The results also point to additional factors that may impact the expression of biological rhythms in bipolar disorder. For example, relationships between gender and chronobiological characteristics were demonstrated. Given other studies which suggest that gender and chronobiological characteristics can mediate the expression of mood disorders (White et al. 2016), further research is required to determine these relationships. Psychiatric medications can significantly alter chronobiology in this clinical population (Dallaspezia and Benedetti 2015). Our findings indicate that medication class, more than the number of medications in use, accounted for these effects. Results from statistical modeling testing the relationships between mood state and cluster analysis-identified chronobiological variables noted that lithium may have a stabilizing effect on rhythms while antidepressants may have the opposite effect (Dallaspezia and Benedetti 2015). Lithium has been found to lengthen the circadian periods (Johnsson et al. 1983). These relationships may have clinical and therapeutic implications. For example, in patients suffering from bipolar depression, lithium has been associated with phase delays (Campbell et al. 1989). In addition, bipolar patients with a shorter circadian period may respond positively to lithium (Kripke et al. 1978). Lithium may also exert its therapeutic effects by decreasing the sensitivity of melatonin secretion to nocturnal light exposure (Hallam et al. 2005). Some antidepressants have been shown to cause phase advancements (Sprouse et al. 2006) and shorten circadian periods (Nomura et al. 2008). Antidepressants, however, can have a variable impact on chronobiology (Duncan 1996). Interestingly, antidepressants that cause phase delays have been associated with improvements in sleep continuity (Duncan 1996).

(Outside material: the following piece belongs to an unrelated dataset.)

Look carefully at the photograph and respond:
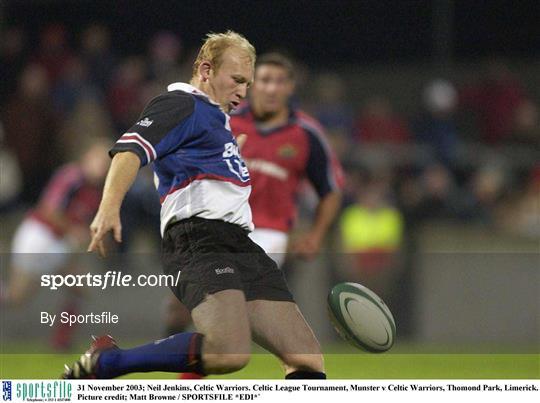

Limitations and future directions

While promising, these results must be viewed in the context of the studies limitations and with an eye on future areas of research. A primary study limitation is the cross-sectional design that does not allow us to infer causal relationships between rhythm disturbances and mood state. Longitudinal studies are, therefore, required to determine the directionality and the temporal relationship between mood and chronobiological characteristics in bipolar disorder. Some limitations are associated with the naturalistic design of the study. Subsequent studies should more carefully account for clinical and demographic characteristics, such as social schedules (i.e., school and or employment, family responsibilities, weekend or holiday schedules) and clinical factors (i.e., body mass index), which may impact chronobiology in the illness. The use of psychiatric medications is also a limitation of the study. While we were able to account for the medication class and number of psychiatric medications used, we were not able to examine dosages or the complexity of medication regimens. Since various psychiatric medications can alter chronobiological functioning (Duncan 1996), future research should aim to address this limitation. Also, it should be noted that rhythmicity of locomotor activity is only considered a proxy for circadian rhythmicity. More definitive studies (Hida et al. 2012) are, therefore, required to fully characterize physiological markers of circadian rhythms.

Conclusions

Variable cluster analysis proved to be a statistical methodology able to group chronobiological variables based on related characteristics in BDI. These clusters and the individual markers comprising them were able to demonstrate relationships with affective symptomatology. The findings of the present study are in line with a growing body of literature identifying a relationship between chronobiological disturbances and bipolar disorder. The results support our primary hypothesis that mania is associated with rhythm disturbances. Both depression and mania were also associated with subjective assessments of sleep. The findings also suggest that other demographic and clinical characteristics, such as gender and psychiatric medication use, may affect the relationship between chronobiology and mood state. Further research is required in order to define these relationships and to determine the directionality of the associations between mood state and chronobiological disruptions in bipolar disorder.